◆ **Texte fourni**:
- - -

Le Tadjikistan

 

 

Antiquité

Dans l'Antiquité, le territoire de l'actuel Tadjikistan appartient aux principaux empires qui se succédèrent entre le Moyen-Orient, l'Asie centrale et l'Inde, tels la Perse Achéménides, l'Empire d'Alexandre le Grand, ses successeurs séleucides, puis le royaume gréco-bactrien. Comme dans toute l'Asie centrale, les influences culturelles et religieuses furent multiples, entre le zoroastrisme persan, les cultes hellénistiques, ou le bouddhisme venu d'Inde ou de Chine. Au premier siècle de notre ère, il fut absorbé dans l'Empire kouchan ; au Ve siècle, il était sous la domination des Hephtalites ou Shvetahûna. Ces nomades furent eux-mêmes remplacés par des groupes turcs, avant que les invasions arabes, au VIIIe siècle, n'entraînent la conversion de la majeure partie de la population à l'Islam.

 

Les Samanides

L'Empire des Samanides fut le premier État persan indépendant à se reformer après la conquête de la région par les Arabes. Fondé par Ismoïl Samani, d'où son nom, il avait pour capitale la ville de Boukhara, dans l'actuel Ouzbékistan, et s'étendait du Khorasan, en Iran, aux limites orientales du Tadjikistan et de l'Afghanistan. Les Tadjiks considèrent cet empire comme leur première structure étatique, d'où ils tirent le nom de leur monnaie, le somoni. La culture tadjike, ou persane d'Asie centrale, se développa dans les florissantes cités de Boukhara et Samarcande : en témoignent les poètes Rudaki et Ferdowsî ou le philosophe et savant Avicenne.

L'État samanide succomba en 999 aux assauts des tribus turques d'Asie centrale, notamment les Qarakhanides. Les siècles suivants, la région subit les conquêtes de Gengis Khan et Tamerlan, puis se stabilisa sous la domination du Khanat de Boukhara, gouverné par des dynasties turco-ouzbèkes. Les montagnes tadjiks, notamment le Pamir, étaient fréquemment traversées par les caravanes de la Route de la Soie, dont l'expédition de Marco Polo. La langue et la culture persanes continuaient de dominer les cités d'Asie centrale malgré la domination politique turque, contribuant à préserver l'identité ethnique tadjike, comme on appelait désormais les Persans de cette région.

 

Colonisation russe

La deuxième moitié du XIXe siècle vit le Tadjikistan, avec le reste de l'Asie Centrale, entrer dans le cadre du Grand Jeu, la rivalité coloniale entre les Empires russe et britannique. Dès 1868, les troupes russes occupaient Khodjent, la principale ville du nord, porte de la fertile vallée de Ferghana. La chute des khanats de Kokand et Boukhara entre 1873 et 1876 entraîna la colonisation d'un vaste territoire, placé sous protectorat. La conquête fut parachevée en 1895 par l'annexion des principautés du Pamir. La vallée du Pyandj, à la limite du Tadjikistan et de l'Afghanistan, marqua dès lors la limite sud de l'influence russe.

- - -

◆ **Consigne 1**:
Pouvez-vous citer tout ce qui va de « Les Samanides » jusqu'à « et savant Avicenne. » dans le texte sur l'histoire du Tadjikistan ?
◆ **Consigne 2**:
Pourriez-vous prolonger le texte sur l'histoire du Tadjikistan après sa dernière phrase ?
Vous n'aurez pas besoin des items.

◆ **Items fournis**:
- - -

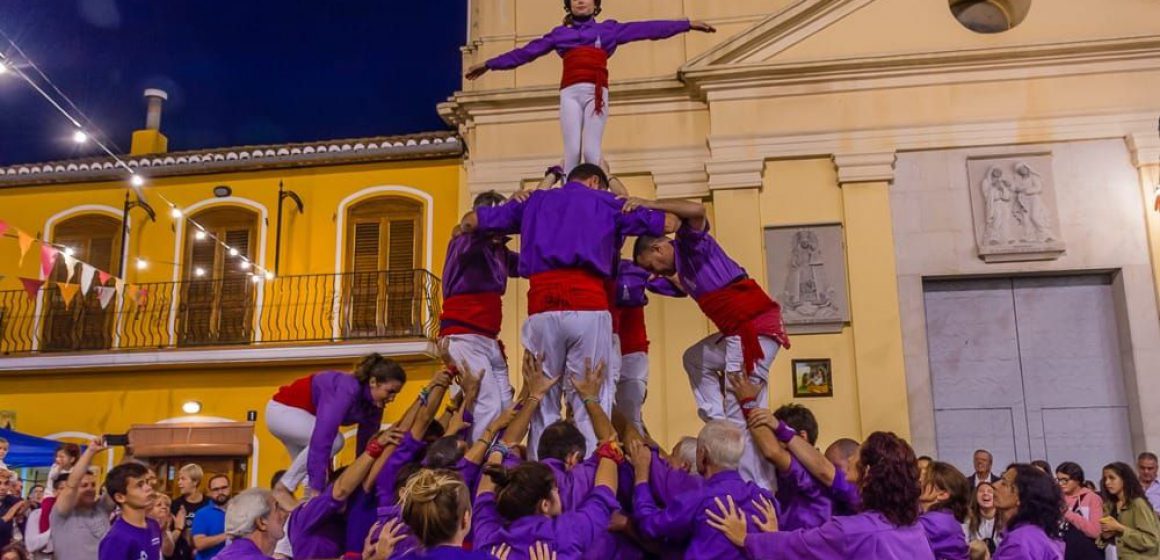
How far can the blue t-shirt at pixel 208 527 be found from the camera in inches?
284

- - -

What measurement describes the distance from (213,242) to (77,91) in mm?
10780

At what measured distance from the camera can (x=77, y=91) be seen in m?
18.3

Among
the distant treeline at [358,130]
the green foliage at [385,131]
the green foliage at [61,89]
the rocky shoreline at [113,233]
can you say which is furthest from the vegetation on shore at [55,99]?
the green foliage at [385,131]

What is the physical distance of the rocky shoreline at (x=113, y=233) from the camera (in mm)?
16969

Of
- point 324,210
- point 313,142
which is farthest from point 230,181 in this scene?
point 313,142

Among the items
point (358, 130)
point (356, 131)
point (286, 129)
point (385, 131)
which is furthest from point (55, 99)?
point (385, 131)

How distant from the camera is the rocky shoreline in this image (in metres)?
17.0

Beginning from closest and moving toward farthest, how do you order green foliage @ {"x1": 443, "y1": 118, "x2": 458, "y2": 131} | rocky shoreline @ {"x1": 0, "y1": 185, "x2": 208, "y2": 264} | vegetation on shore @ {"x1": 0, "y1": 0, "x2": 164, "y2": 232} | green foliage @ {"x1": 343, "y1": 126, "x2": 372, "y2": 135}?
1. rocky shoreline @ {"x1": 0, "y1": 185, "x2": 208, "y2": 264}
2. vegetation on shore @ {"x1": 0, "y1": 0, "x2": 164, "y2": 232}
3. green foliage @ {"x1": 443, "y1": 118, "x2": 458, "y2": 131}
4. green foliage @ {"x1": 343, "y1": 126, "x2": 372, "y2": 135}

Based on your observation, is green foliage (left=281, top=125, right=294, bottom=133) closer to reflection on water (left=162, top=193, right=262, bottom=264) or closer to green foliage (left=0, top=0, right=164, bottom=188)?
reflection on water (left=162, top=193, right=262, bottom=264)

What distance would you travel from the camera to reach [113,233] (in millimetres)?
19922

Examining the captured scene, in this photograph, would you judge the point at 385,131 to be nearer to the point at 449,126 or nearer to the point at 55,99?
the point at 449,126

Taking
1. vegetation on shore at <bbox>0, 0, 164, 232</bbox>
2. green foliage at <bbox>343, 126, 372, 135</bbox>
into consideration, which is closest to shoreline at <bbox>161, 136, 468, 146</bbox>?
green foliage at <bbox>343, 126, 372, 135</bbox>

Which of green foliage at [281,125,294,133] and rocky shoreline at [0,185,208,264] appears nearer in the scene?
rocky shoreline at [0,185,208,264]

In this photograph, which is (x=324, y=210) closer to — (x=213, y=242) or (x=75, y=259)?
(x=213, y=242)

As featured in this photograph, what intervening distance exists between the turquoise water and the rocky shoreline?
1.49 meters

- - -

◆ **Réponse 1**:
Les Samanides

L'Empire des Samanides fut le premier État persan indépendant à se reformer après la conquête de la région par les Arabes. Fondé par Ismoïl Samani, d'où son nom, il avait pour capitale la ville de Boukhara, dans l'actuel Ouzbékistan, et s'étendait du Khorasan, en Iran, aux limites orientales du Tadjikistan et de l'Afghanistan. Les Tadjiks considèrent cet empire comme leur première structure étatique, d'où ils tirent le nom de leur monnaie, le somoni. La culture tadjike, ou persane d'Asie centrale, se développa dans les florissantes cités de Boukhara et Samarcande : en témoignent les poètes Rudaki et Ferdowsî ou le philosophe et savant Avicenne.

◆ **Réponse 2**:
Les Révolutions russes de 1917 entraînèrent en Asie centrale comme dans le reste de la Russie une féroce guerre civile. La résistance aux Bolcheviks fut surtout le fait des populations turcophones, derrière le dernier émir de Boukhara, libéré du protectorat tsariste. La résistance Basmatchi s'enracina dans les hautes vallées montagneuses et les collines du Sud, avec la contribution d'Enver Pacha qui périt sur place. Elle persista tout au long des années 1920 et sans doute au-delà dans certaines zones reculées, malgré une violente répression soviétique. Quelques centaines de milliers de Tadjiks se réfugièrent aussi en Afghanistan.

 

Tadjikistan soviétique

La République du Tadjikistan fut créée en 1924 avec le statut de république socialiste soviétique autonome incluse dans l'Ouzbékistan, elle devient République socialiste soviétique à part entière en 1929. Sa création s'inscrivait dans le découpage de l'Asie centrale par Staline en républiques ethniques aux frontières tortueuses, alors même que les différentes nationalités, notamment Ouzbeks et Tadjiks, vivaient côte à côte depuis des siècles dans les villes ou la vallée de Ferghana. Les grandes villes de Samarkand et Boukhara, qui étaient peuplées majoritairement de Tadjiks, furent ainsi données à l'Ouzbékistan, et nombre de leurs habitants persanophones furent contraints de souscrire à leur nouvelle "identité" ouzbèke ou d'émigrer dans la nouvelle république tadjike.

Comme les autres républiques d'Asie centrale, le Tadjikistan soviétique fut gouverné par l'appareil local du Parti Communiste, à la tête duquel alternaient Tadjiks et Russes. L'immigration russe vers la République fut conséquente : entre 1926 et 1959, la proportion de Russes dans la population de la république passa de moins de 1 % à 13 %. Le Tadjikistan demeura la république la plus pauvre de l'Union, celle où le taux d'épargne et la proportion d'étudiants au sein d'une classe d'âge étaient les plus faibles, témoignant d'un retard de développement pourtant nié par les autorités soviétiques.

 

Tadjikistan indépendant

La Perestroïka, engagée en URSS à partir de 1985, n'entraîna de bouleversements majeurs au Tadjikistan qu'à partir de 1990. À la suite des émeutes à Douchanbé, la république proclama sa souveraineté le 24 août 1990. Le 9 septembre 1991, le président du Parlement, Qadriddin Aslonov, qui avait interdit les activités du Parti communiste, fit proclamer l'indépendance, mais fut renversé dès le 23 septembre par le conservateur Rakhmon Nabiyev, ancien secrétaire général du Parti. Les troubles qui s'ensuivirent s'intensifièrent après l'élection de Nabiyev à la présidence le 24 novembre, jusqu'au développement d'une guerre civile entre partisans du gouvernement post-communiste, soutenus par Moscou, et une opposition variée, allant de démocrates libéraux à des groupes islamistes, en passant par une série d'organisations représentant certains groupes ethniques ou régionaux. Les troupes russes, notamment des gardes-frontières, participèrent aux affrontements, tandis que les civils russes ont fui en masse la guerre et la misère grandissante.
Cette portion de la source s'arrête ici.